═════ Data extracts ═════

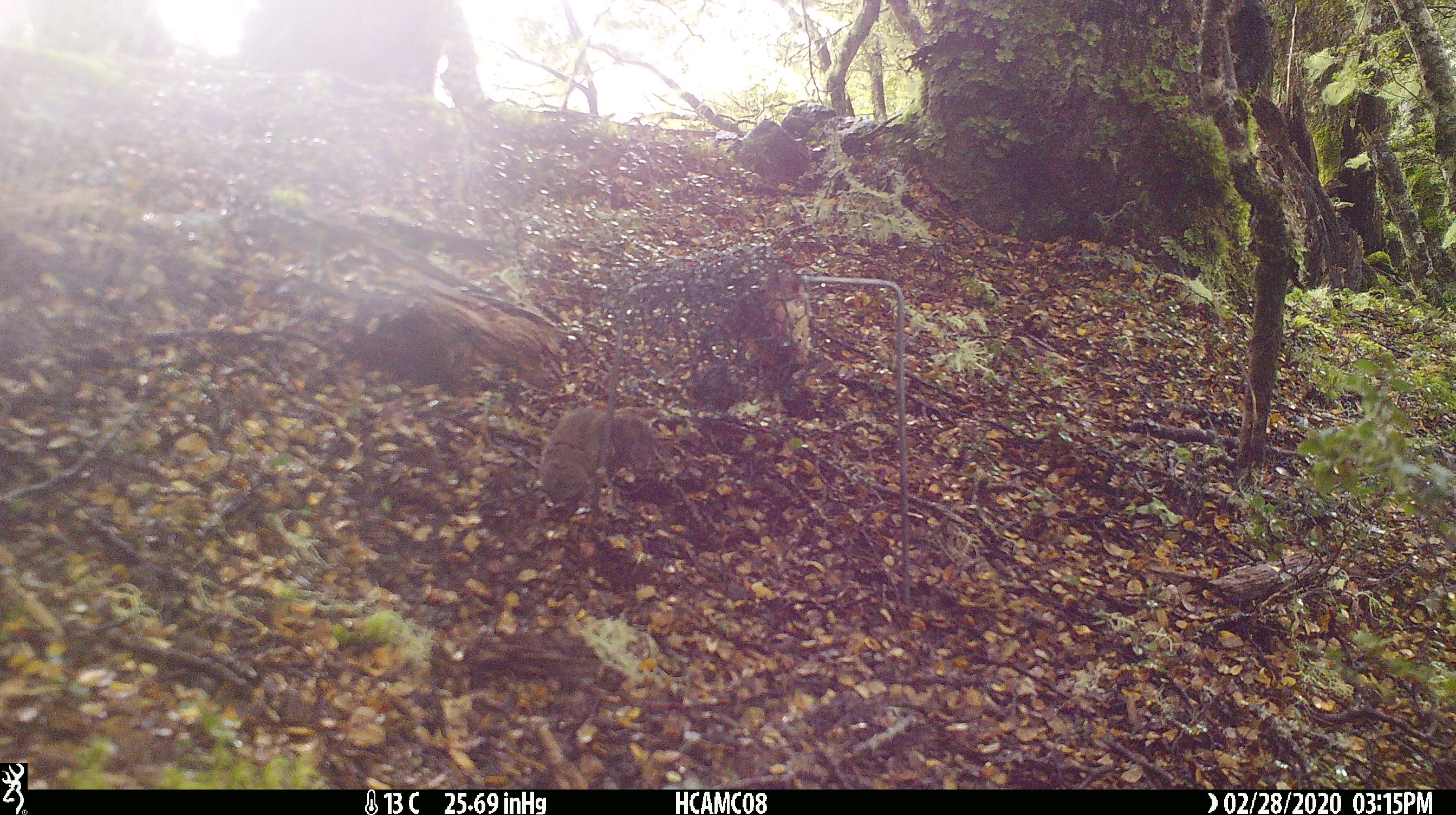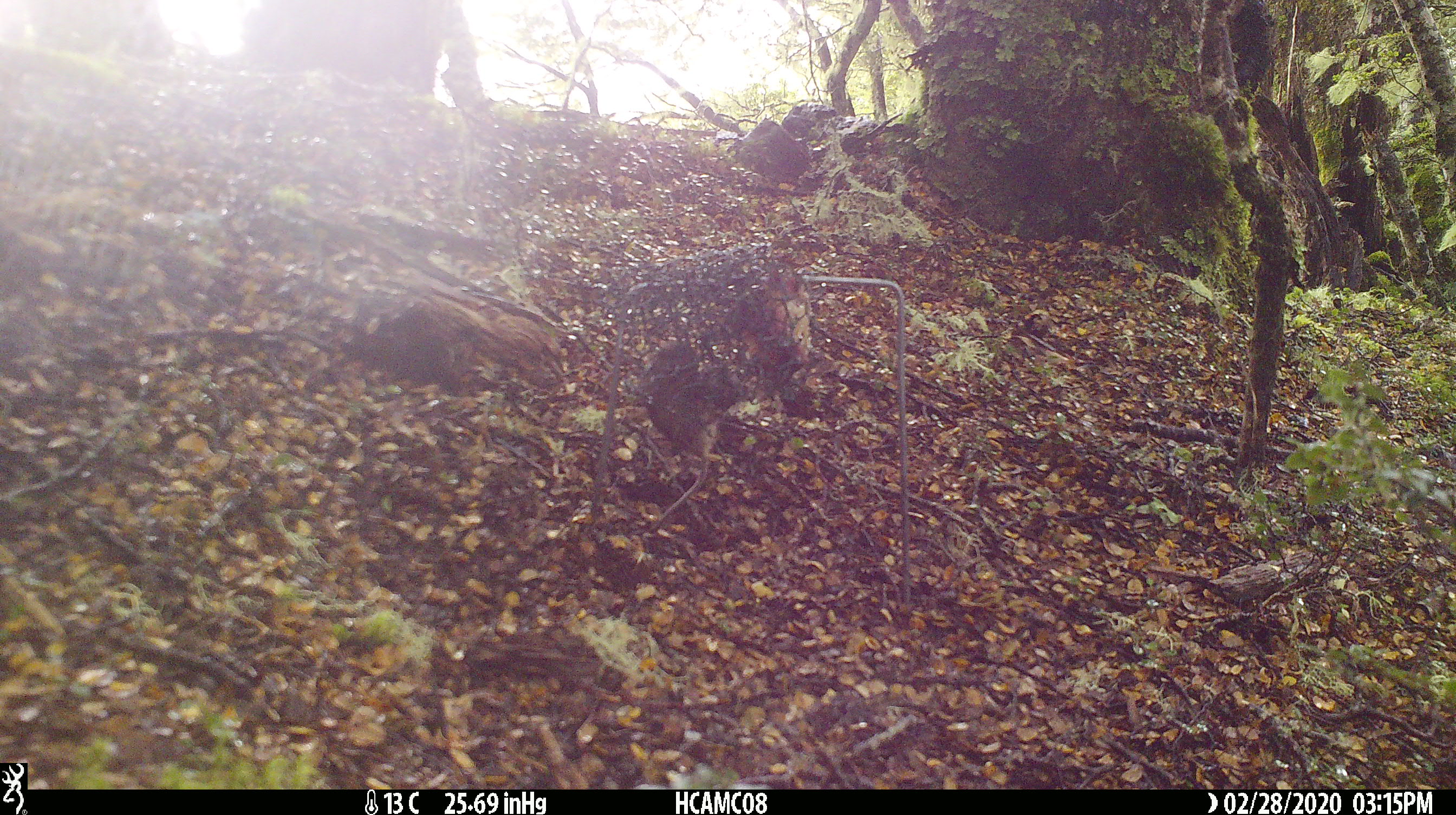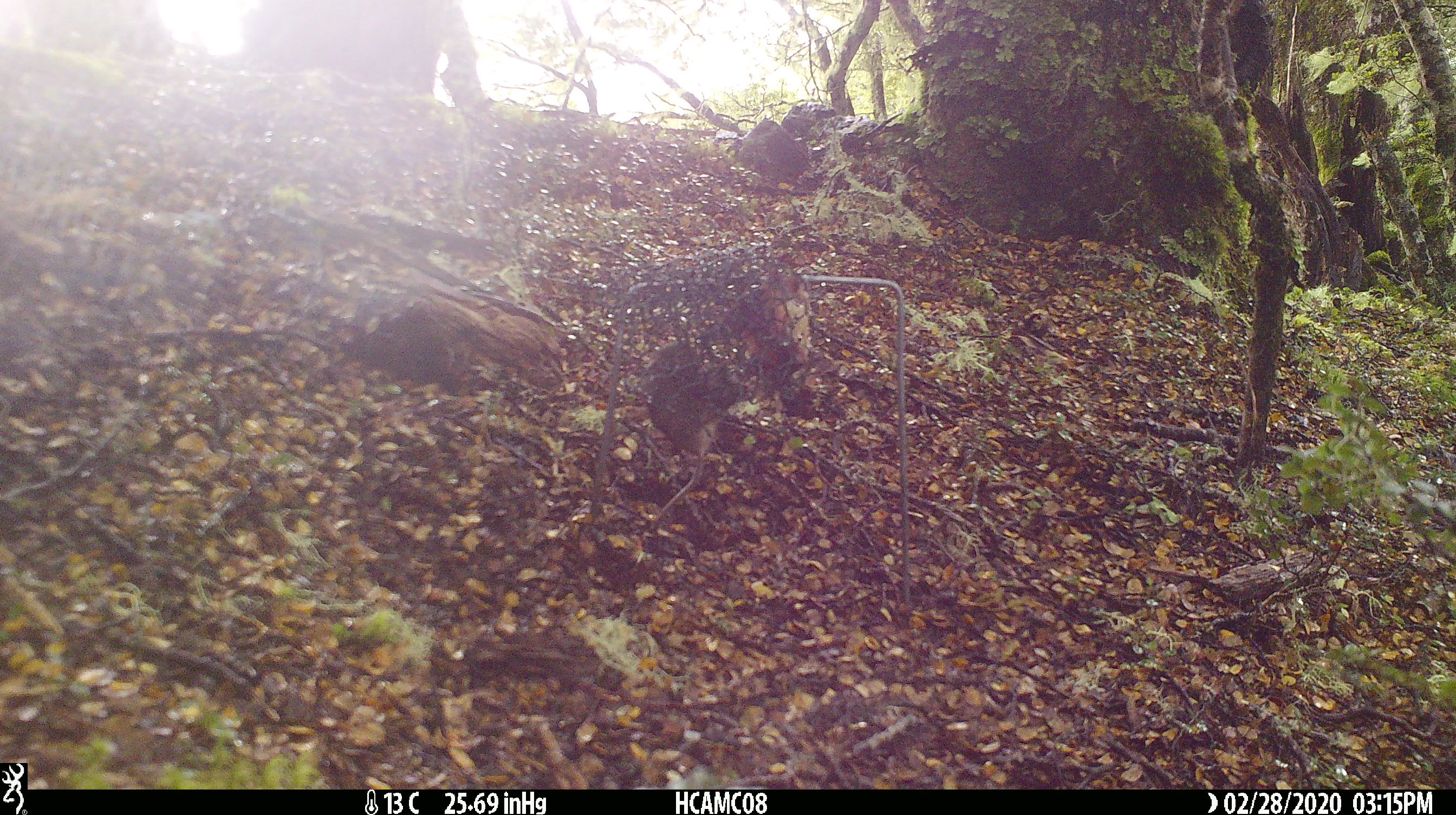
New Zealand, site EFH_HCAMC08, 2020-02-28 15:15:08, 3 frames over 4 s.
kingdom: Animalia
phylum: Chordata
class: Mammalia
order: Rodentia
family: Muridae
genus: Mus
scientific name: Mus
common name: mouse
Mouse (Mus).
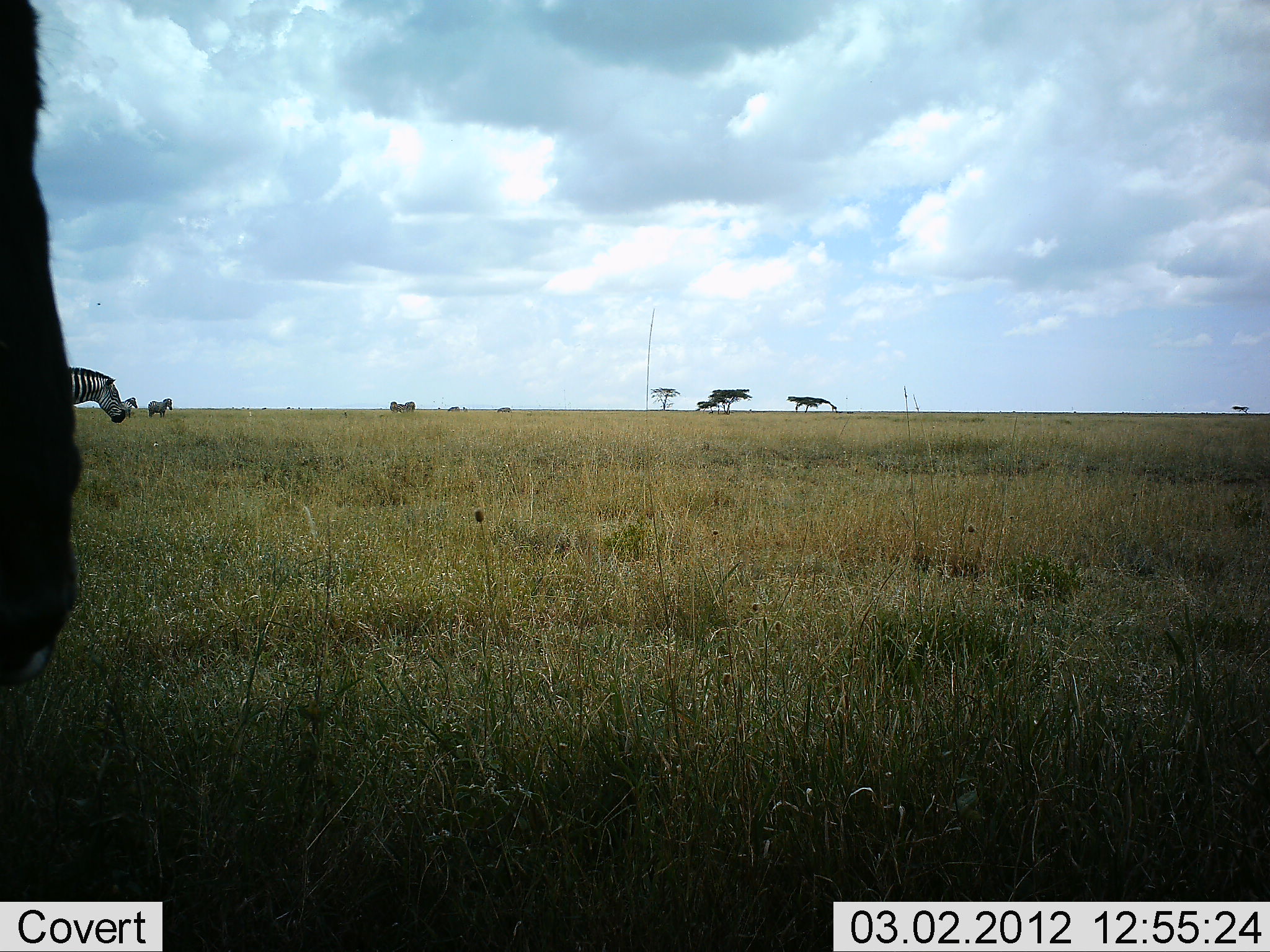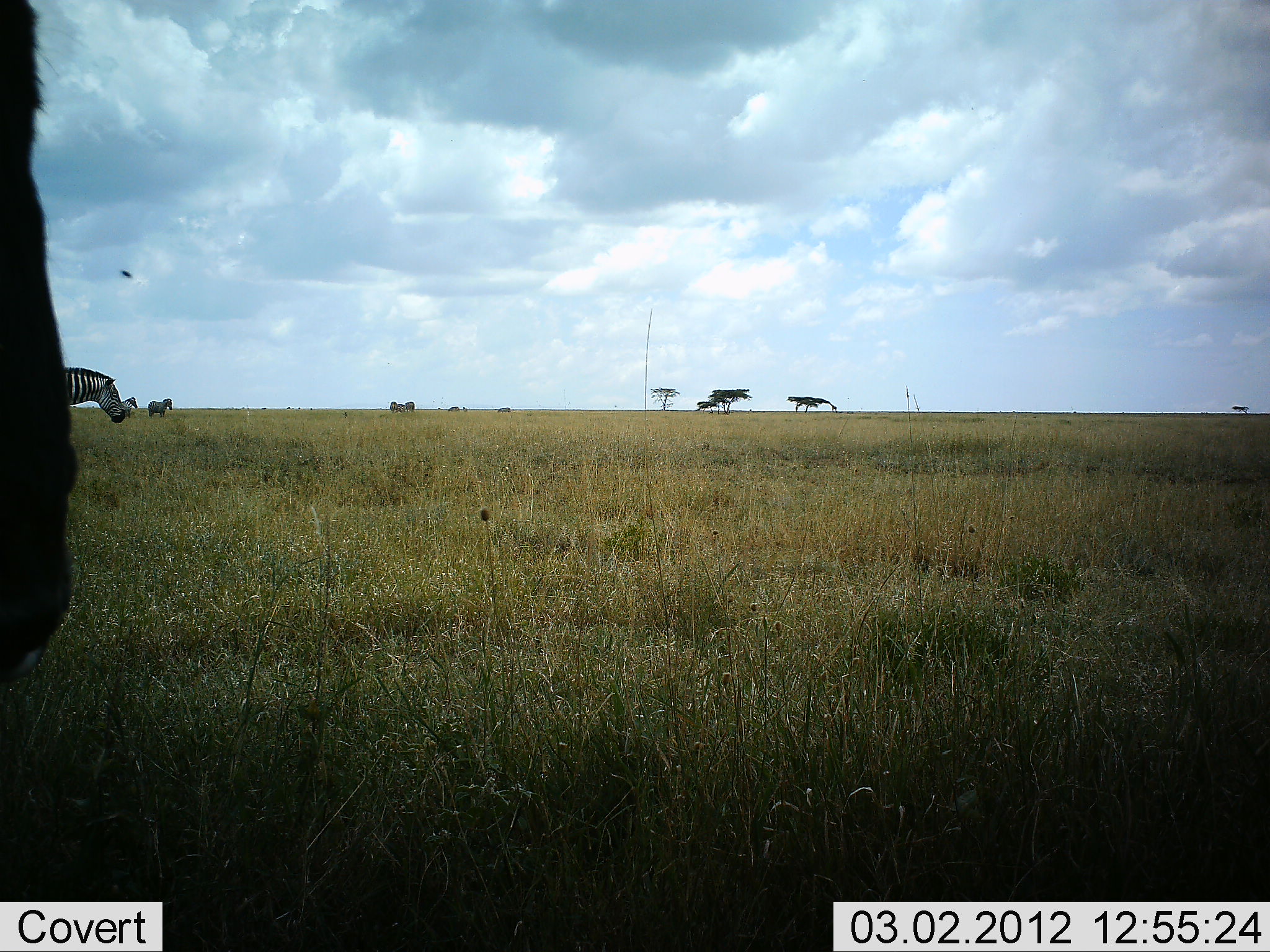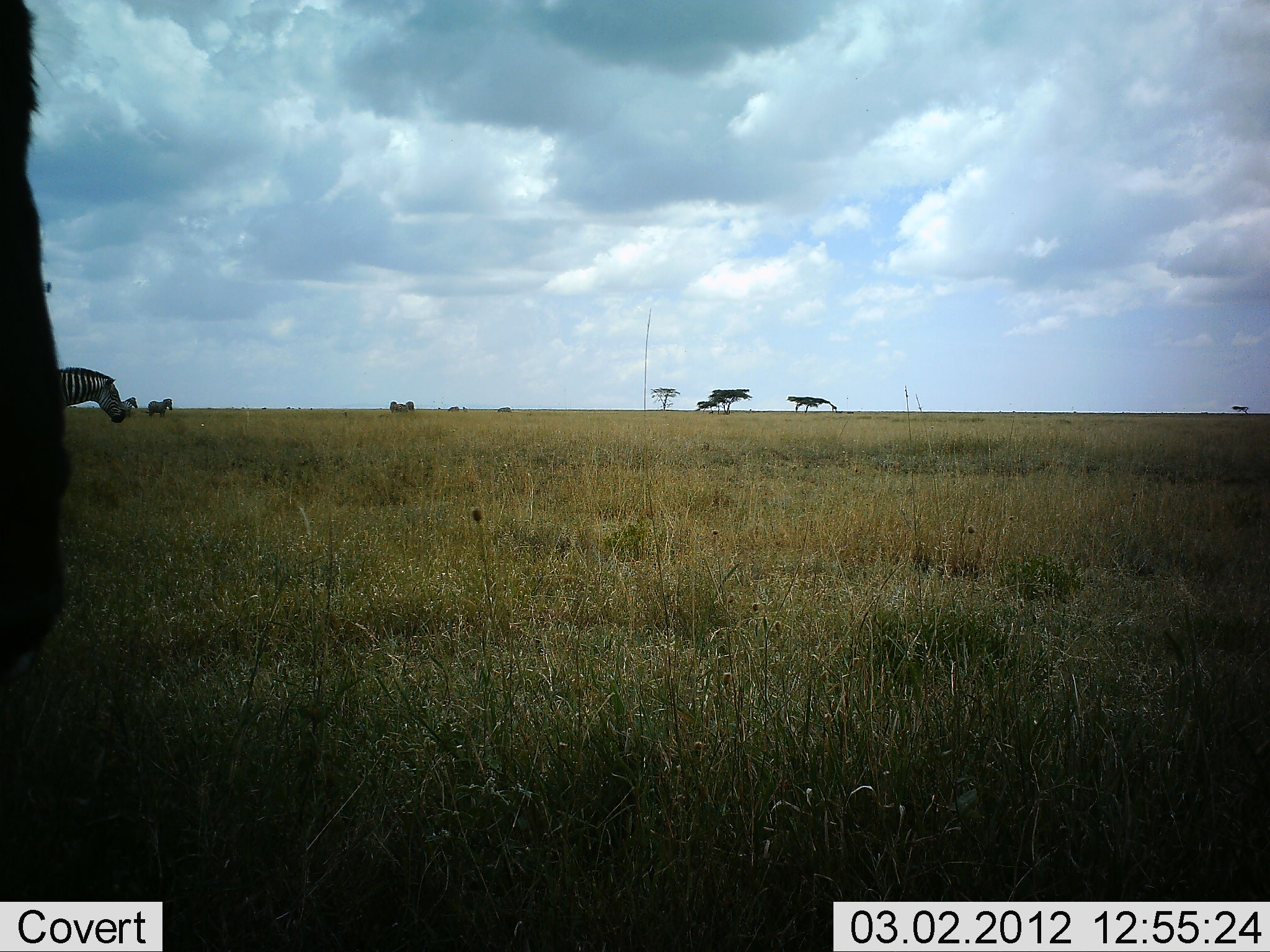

═════

[What to do] Repeat the records word for word and drop any pictures.

[Output]
New Zealand, site EFH_HCAMC08, 2020-02-28 15:15:08, 3 frames over 4 s.
kingdom: Animalia
phylum: Chordata
class: Mammalia
order: Rodentia
family: Muridae
genus: Mus
scientific name: Mus
common name: mouse
Mouse (Mus).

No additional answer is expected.